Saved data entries
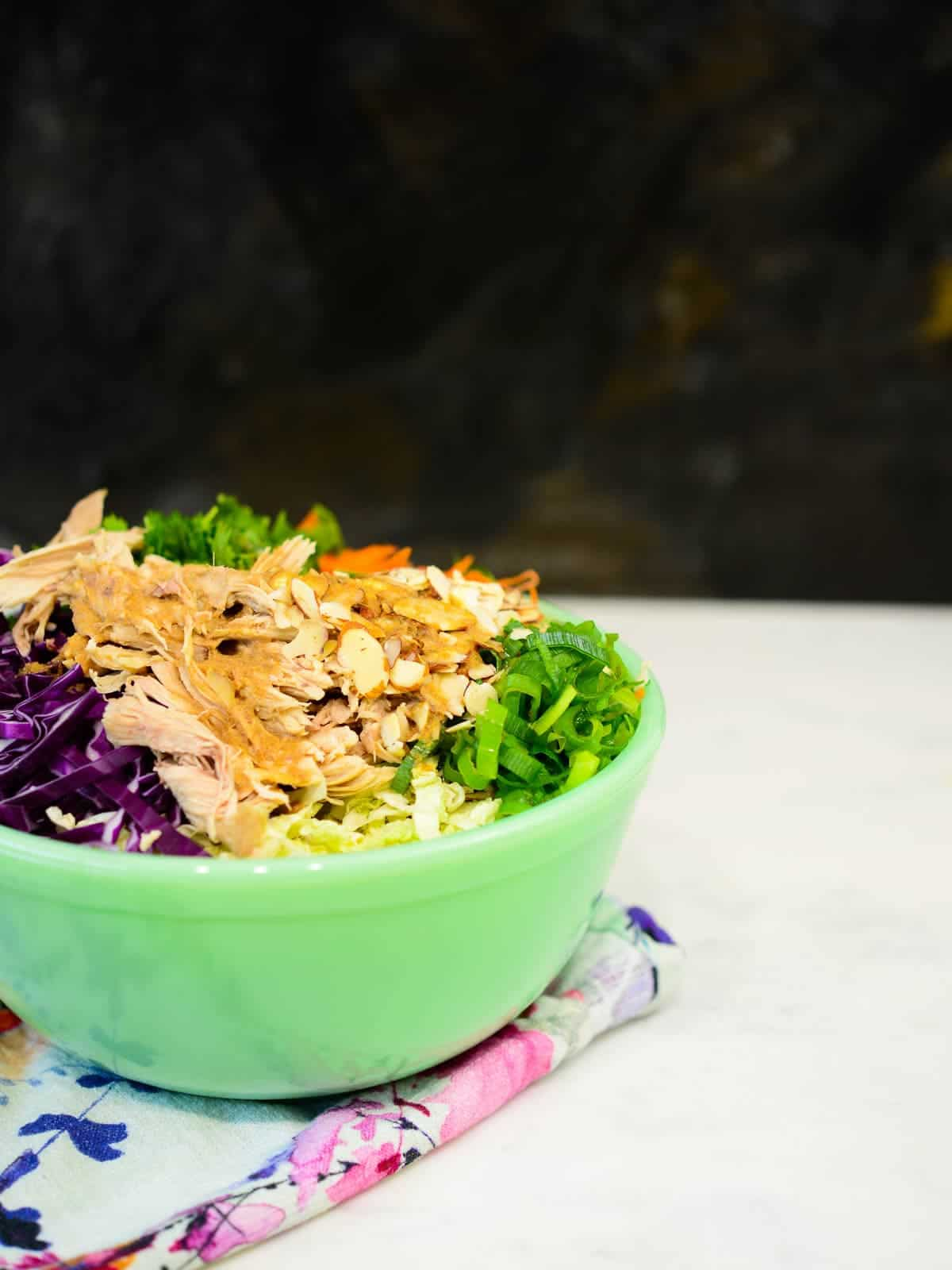 asian chicken salad in a green bowl
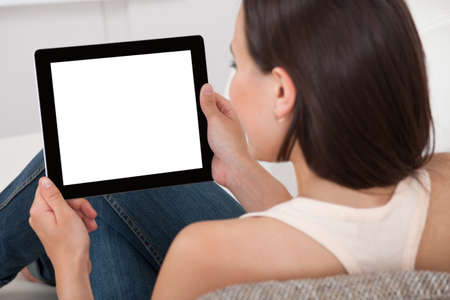 Portrait of beautiful young woman holding digital tablet with blank screen on sofa at home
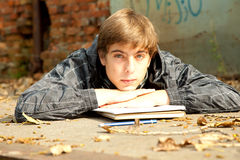 Tired male student. Learning in the park Royalty Free Stock Photos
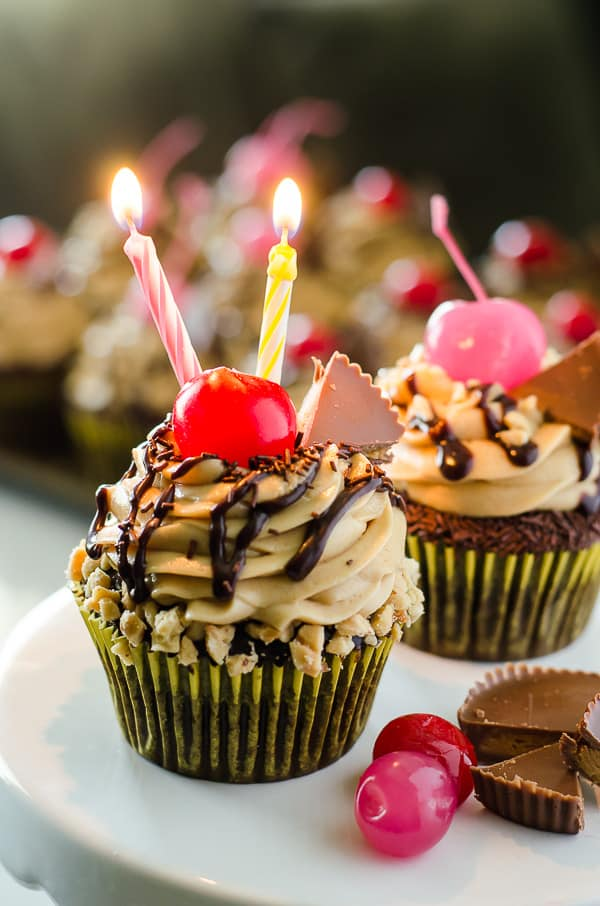 Take a bite of cupcake heaven! Tender chocolate cupcakes, stuffed with hot fudge sauce and topped with peanut butter mousse, these decadent Peanut Butter Hot Fudge Sundae Cupcakes won't melt like ice cream...but you might need a glass of milk to wash them down!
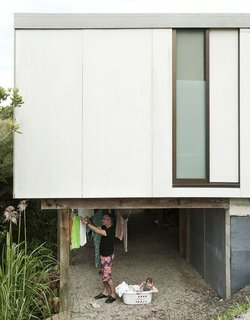 The homeowners of this New Zealand home have found a practical and passively sustainable alternative to a dryer as they hang their clothes out to dry in the ventilated space beneath the first floor of their house.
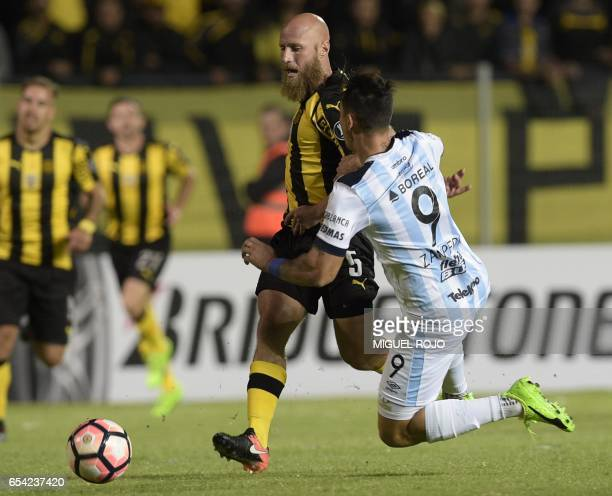 Argentina's Atletico Tucuman Fernando Zampedri vies for the ball with Uruguay's Penarol Marcel Novick during their Libertadores Cup football match at...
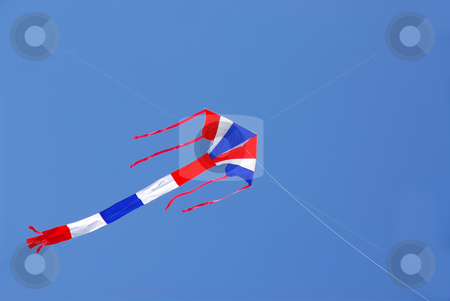 Flying kite stock photo, Kite with american flag colors flying in clear blue sky by Elena Elisseeva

**Brief:**
Transcribe all entries above exactly. Omit the pictures.

**Written solution:**
 asian chicken salad in a green bowl
 Portrait of beautiful young woman holding digital tablet with blank screen on sofa at home
 Tired male student. Learning in the park Royalty Free Stock Photos
 Take a bite of cupcake heaven! Tender chocolate cupcakes, stuffed with hot fudge sauce and topped with peanut butter mousse, these decadent Peanut Butter Hot Fudge Sundae Cupcakes won't melt like ice cream...but you might need a glass of milk to wash them down!
 The homeowners of this New Zealand home have found a practical and passively sustainable alternative to a dryer as they hang their clothes out to dry in the ventilated space beneath the first floor of their house.
 Argentina's Atletico Tucuman Fernando Zampedri vies for the ball with Uruguay's Penarol Marcel Novick during their Libertadores Cup football match at...
 Flying kite stock photo, Kite with american flag colors flying in clear blue sky by Elena Elisseeva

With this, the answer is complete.